From: Gene Heskett (gene.heskett_at_verizon.net)
Date: 11/17/05

  • Next message: Andi Kleen: "Re: [2.6 patch] i386: always use 4k stacks"
    Date:	Thu, 17 Nov 2005 09:37:45 -0500
    To: linux-kernel@vger.kernel.org
    
    

    On Thursday 17 November 2005 09:02, Eyal Lebedinsky wrote:
    >linux-os (Dick Johnson) wrote:
    >> On Wed, 16 Nov 2005, Eyal Lebedinsky wrote:
    >
    >[report of hwclock breakage trimmed]
    >
    >> If your machine was being heavily swapped when the disk problems
    >> occurred, this __might__ explain the corruption. However, I would
    >> first check RAM, do not overclock, etc. It might be that bad
    >> RAM, in fact, is the reason for all your problems and you don't
    >> really have disk or driver problems at all.
    >
    >I will now keep watching for q while quietly. Earlier today I had
    >another such hard lockup, identical errors claiming a disk failure.
    >
    >This time I went into the BIOS on bootup and the clock was set
    >correctly. Good. Booted and it did the usual fscks but then dropped
    >into a shell when errors were found on /. I did the necessary fscks.
    >
    >On a hunch I did 'date' and the clock was 11h ahead (we actually
    >are +11 now). So the problem is during the boot, not during the
    >crash. I consider that the boot thinks that I am running a UTC
    >hwclock and adjusts for this, when in fact I run a local time
    >hwclock.

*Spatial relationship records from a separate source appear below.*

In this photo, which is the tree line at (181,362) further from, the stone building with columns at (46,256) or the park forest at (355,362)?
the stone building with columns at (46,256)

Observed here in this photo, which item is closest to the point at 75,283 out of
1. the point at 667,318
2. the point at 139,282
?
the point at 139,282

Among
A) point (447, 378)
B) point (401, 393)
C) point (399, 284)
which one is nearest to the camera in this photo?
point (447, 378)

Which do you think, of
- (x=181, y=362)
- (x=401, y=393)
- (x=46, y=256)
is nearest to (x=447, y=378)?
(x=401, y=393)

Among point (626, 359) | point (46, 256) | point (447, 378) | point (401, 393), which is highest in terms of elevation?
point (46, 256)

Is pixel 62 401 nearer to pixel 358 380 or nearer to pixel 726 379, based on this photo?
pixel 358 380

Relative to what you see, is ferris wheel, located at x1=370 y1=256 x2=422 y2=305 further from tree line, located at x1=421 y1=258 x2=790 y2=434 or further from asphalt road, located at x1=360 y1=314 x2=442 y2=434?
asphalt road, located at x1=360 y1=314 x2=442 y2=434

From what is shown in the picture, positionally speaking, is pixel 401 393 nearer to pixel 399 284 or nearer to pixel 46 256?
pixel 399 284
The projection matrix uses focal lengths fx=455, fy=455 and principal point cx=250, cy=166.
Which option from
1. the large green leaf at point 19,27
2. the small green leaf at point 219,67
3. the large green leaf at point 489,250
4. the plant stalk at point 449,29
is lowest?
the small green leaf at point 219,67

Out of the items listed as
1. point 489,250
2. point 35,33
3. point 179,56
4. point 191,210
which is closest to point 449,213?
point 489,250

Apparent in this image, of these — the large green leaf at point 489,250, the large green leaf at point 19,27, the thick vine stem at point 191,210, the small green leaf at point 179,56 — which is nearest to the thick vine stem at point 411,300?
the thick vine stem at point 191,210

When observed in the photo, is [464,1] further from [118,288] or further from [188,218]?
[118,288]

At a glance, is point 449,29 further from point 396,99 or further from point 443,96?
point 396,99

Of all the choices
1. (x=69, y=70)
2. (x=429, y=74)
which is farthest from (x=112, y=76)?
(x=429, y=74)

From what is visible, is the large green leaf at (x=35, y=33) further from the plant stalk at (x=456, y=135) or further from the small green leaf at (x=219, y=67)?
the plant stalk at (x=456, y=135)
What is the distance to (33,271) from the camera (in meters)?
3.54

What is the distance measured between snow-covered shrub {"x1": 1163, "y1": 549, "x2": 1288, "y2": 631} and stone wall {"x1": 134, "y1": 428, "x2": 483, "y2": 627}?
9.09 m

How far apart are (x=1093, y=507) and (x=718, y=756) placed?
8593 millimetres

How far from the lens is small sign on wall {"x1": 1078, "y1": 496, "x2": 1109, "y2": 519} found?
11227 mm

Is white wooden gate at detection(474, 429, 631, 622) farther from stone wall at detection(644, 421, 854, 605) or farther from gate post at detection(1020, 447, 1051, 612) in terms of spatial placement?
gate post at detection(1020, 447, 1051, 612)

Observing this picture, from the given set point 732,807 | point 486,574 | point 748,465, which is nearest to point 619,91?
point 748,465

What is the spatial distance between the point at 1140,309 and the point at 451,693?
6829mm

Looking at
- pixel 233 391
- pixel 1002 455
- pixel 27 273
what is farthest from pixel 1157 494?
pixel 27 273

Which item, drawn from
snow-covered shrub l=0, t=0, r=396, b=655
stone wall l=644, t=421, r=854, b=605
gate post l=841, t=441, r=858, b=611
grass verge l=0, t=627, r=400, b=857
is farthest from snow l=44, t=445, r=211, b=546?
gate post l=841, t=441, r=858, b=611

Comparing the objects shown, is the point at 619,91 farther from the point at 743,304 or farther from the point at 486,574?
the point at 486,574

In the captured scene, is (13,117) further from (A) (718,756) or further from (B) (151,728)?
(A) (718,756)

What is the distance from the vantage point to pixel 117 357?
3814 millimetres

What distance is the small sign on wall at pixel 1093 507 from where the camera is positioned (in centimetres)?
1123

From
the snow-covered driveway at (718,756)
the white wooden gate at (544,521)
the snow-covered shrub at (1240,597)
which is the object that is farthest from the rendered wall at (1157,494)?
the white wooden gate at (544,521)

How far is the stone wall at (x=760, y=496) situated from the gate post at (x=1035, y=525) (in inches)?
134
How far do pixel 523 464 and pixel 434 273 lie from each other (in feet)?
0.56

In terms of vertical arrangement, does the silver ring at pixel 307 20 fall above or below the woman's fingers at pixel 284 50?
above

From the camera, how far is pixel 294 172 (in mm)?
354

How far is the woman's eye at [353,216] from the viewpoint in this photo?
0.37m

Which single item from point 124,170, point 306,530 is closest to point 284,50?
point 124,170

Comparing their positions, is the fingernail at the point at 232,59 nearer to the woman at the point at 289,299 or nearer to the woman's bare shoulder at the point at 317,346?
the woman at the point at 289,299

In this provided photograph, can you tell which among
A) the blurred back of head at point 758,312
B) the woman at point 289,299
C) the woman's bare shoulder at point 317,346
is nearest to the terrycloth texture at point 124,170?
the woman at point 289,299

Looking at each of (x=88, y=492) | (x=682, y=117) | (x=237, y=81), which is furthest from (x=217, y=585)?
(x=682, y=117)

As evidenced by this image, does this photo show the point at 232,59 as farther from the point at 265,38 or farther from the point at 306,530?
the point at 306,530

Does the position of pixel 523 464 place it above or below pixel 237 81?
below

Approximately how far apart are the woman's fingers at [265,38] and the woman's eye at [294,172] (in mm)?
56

There must be something in the scripts that goes funny
    >if / does an fsck and then drops into the recovery shell.
    >
    >I will start looking in this direction.
    >
    >This is Debian Sarge in x86.
    >
    >Thanks

    Thanks for looking into this. It has been exactly the PITA the
    original poster described for me, for years on all distro's.

    It seems the scenario is that if everything is on local time, its not a
    problem, but if the system is set to run its hardware clock on grenwich
    time, a crash leaves the hw clock afu because its on local time at the
    reboot init.

    I did something to my init script to quasi-fix this years ago, fix now
    lost in the sands of time as this FC2 install is truely long in the
    tooth now. But it works, so I don't fix it. :)

    I *think* the problem is that the assumption of grenwich time is only
    at boot, and shutdown times. At boot, I believe the hw clock is reset
    to local time after getting the time reference from it, and at shutdown
    its reset to grenwich. So a crash recovery finds it on local time but
    assumes its grenwich & the result is a predictable mess.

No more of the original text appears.